Records from a dataset
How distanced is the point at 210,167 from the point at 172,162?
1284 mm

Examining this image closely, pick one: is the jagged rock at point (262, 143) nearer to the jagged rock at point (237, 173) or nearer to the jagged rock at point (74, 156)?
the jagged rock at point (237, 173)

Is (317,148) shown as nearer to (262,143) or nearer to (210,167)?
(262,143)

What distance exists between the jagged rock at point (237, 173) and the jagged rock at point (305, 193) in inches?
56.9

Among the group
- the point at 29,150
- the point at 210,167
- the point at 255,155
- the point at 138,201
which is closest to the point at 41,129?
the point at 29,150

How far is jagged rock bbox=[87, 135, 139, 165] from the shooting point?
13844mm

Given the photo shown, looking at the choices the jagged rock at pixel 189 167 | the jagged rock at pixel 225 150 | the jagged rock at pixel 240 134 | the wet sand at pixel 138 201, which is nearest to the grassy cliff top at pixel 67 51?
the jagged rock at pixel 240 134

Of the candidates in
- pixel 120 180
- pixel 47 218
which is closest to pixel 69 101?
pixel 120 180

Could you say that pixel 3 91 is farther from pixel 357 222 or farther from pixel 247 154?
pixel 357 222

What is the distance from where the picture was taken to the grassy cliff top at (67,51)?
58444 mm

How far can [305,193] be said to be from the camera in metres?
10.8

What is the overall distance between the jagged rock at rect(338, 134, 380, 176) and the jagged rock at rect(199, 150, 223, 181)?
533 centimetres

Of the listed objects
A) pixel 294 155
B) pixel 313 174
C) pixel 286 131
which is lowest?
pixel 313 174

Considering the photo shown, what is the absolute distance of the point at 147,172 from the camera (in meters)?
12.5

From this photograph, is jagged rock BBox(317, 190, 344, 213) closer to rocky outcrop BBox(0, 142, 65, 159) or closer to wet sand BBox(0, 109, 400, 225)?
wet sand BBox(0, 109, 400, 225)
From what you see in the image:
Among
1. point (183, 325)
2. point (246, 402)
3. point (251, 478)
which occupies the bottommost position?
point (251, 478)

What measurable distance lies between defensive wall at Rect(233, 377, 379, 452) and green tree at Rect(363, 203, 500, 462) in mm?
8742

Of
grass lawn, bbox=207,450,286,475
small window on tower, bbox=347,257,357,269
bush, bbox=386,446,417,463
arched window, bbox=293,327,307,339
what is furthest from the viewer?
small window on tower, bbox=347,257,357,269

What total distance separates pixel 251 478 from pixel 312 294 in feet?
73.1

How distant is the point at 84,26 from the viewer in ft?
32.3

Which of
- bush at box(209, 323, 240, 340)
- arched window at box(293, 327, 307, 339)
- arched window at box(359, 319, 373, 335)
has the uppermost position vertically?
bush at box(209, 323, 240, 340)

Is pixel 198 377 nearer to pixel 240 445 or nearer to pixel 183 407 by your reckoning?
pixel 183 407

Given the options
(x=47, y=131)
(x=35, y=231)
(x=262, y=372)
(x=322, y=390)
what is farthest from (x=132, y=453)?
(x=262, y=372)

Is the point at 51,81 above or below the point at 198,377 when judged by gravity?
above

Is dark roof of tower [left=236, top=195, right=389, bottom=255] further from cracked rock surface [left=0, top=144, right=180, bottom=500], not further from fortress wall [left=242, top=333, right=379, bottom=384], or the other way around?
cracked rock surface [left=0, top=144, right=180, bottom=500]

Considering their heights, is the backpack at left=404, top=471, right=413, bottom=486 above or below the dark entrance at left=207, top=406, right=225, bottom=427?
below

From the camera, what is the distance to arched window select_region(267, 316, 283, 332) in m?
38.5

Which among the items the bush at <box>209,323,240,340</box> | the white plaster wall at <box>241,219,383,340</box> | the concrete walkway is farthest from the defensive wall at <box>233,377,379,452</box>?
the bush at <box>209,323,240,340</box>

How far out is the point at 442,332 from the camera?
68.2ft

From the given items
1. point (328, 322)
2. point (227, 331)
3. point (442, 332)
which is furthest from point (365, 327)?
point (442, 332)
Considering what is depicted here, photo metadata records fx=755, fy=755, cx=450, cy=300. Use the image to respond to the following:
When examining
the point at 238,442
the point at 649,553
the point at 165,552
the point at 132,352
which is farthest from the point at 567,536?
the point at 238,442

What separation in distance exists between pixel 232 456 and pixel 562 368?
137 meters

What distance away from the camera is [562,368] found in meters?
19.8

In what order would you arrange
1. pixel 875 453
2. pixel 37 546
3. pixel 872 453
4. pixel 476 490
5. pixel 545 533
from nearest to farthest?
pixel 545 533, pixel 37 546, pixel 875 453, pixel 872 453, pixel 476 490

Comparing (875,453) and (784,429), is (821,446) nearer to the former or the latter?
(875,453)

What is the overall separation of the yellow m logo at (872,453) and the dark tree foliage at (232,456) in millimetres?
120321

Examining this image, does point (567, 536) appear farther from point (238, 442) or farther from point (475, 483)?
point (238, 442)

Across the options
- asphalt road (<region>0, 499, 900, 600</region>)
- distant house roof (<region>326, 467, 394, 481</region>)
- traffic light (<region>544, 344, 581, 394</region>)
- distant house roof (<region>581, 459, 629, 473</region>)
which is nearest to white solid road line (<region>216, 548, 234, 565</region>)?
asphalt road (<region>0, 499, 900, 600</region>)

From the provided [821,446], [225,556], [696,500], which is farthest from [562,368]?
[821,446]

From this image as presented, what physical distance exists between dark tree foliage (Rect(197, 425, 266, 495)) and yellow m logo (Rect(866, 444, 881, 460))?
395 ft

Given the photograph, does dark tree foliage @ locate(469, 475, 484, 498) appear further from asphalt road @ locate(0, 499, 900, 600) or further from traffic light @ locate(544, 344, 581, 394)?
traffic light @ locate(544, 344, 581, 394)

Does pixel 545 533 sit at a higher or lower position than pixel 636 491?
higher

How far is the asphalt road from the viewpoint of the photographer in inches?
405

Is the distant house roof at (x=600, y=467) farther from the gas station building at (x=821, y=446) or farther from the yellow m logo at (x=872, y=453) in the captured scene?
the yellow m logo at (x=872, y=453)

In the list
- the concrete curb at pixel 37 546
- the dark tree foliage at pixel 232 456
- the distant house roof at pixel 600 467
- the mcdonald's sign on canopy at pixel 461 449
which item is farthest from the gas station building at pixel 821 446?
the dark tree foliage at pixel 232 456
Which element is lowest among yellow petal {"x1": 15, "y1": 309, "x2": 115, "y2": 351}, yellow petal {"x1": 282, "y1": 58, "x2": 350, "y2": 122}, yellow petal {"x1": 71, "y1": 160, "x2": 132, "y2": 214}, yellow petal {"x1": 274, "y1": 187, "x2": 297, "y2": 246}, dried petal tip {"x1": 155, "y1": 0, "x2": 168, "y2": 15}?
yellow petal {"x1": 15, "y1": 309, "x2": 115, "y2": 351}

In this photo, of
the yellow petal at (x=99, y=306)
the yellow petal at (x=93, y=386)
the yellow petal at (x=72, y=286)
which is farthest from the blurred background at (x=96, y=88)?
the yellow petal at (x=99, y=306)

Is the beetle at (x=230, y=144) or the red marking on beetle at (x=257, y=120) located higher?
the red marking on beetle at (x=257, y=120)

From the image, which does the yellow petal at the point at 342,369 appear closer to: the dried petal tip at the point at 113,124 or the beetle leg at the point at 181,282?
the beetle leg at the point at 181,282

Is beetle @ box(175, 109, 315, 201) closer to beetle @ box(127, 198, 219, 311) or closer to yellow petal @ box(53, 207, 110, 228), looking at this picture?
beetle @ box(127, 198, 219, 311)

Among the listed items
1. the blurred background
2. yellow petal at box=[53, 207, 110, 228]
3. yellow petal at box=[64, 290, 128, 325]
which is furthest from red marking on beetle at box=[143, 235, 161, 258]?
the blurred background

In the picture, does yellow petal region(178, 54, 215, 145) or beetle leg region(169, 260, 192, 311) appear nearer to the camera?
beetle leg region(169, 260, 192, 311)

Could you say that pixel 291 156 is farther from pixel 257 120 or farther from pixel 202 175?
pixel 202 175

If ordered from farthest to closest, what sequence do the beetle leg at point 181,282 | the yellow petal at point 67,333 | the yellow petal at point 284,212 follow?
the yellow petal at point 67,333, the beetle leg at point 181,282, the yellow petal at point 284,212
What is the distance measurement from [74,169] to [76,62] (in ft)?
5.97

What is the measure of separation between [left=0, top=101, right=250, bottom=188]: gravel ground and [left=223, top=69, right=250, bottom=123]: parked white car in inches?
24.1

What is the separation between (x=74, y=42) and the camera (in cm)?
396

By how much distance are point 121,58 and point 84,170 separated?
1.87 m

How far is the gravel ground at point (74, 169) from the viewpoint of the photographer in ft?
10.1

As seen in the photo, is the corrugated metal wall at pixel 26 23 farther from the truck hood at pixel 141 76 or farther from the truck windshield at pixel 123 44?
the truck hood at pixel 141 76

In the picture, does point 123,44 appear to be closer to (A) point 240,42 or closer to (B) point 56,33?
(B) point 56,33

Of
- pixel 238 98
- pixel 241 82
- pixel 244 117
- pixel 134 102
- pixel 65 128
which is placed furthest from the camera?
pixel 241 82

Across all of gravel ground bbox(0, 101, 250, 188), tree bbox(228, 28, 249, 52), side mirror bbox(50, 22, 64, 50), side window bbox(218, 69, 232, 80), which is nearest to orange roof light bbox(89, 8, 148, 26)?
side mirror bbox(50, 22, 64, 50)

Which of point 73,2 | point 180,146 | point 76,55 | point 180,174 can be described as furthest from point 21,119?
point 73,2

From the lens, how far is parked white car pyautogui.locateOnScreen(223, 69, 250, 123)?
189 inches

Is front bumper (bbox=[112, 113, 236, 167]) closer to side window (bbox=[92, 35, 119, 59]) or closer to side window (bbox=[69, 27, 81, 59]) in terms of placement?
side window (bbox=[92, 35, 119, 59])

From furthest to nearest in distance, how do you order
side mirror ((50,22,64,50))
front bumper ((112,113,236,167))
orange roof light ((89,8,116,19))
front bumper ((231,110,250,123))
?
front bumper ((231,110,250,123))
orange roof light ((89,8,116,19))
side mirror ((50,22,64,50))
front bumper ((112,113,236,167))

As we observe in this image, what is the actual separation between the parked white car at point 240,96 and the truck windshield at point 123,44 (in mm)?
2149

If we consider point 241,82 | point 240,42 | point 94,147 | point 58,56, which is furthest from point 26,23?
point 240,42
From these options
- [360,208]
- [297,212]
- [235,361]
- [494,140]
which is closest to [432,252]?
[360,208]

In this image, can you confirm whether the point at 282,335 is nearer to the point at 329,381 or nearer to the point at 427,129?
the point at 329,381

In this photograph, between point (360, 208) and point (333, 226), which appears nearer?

**SHORT PROBLEM:** Set down, exactly and in full, the lines from the one containing "From the lens, how" through the end of the entries; no other line belongs.

**CORRECT ANSWER:**
From the lens, how far is parked white car pyautogui.locateOnScreen(223, 69, 250, 123)?
189 inches

Is front bumper (bbox=[112, 113, 236, 167]) closer to side window (bbox=[92, 35, 119, 59]) or closer to side window (bbox=[69, 27, 81, 59]) in terms of placement?
side window (bbox=[92, 35, 119, 59])

From furthest to nearest in distance, how do you order
side mirror ((50,22,64,50))
front bumper ((112,113,236,167))
orange roof light ((89,8,116,19))
front bumper ((231,110,250,123))
?
front bumper ((231,110,250,123))
orange roof light ((89,8,116,19))
side mirror ((50,22,64,50))
front bumper ((112,113,236,167))

As we observe in this image, what is the actual separation between the parked white car at point 240,96 and the truck windshield at point 123,44 (in mm)?
2149

If we consider point 241,82 | point 240,42 | point 94,147 | point 58,56, which is furthest from point 26,23?
point 240,42
From these options
- [360,208]
- [297,212]
- [235,361]
- [494,140]
which is closest to [432,252]?
[360,208]

In this image, can you confirm whether the point at 282,335 is nearer to the point at 329,381 or nearer to the point at 427,129?
the point at 329,381

In this photograph, between point (360, 208) and point (333, 226), which appears nearer?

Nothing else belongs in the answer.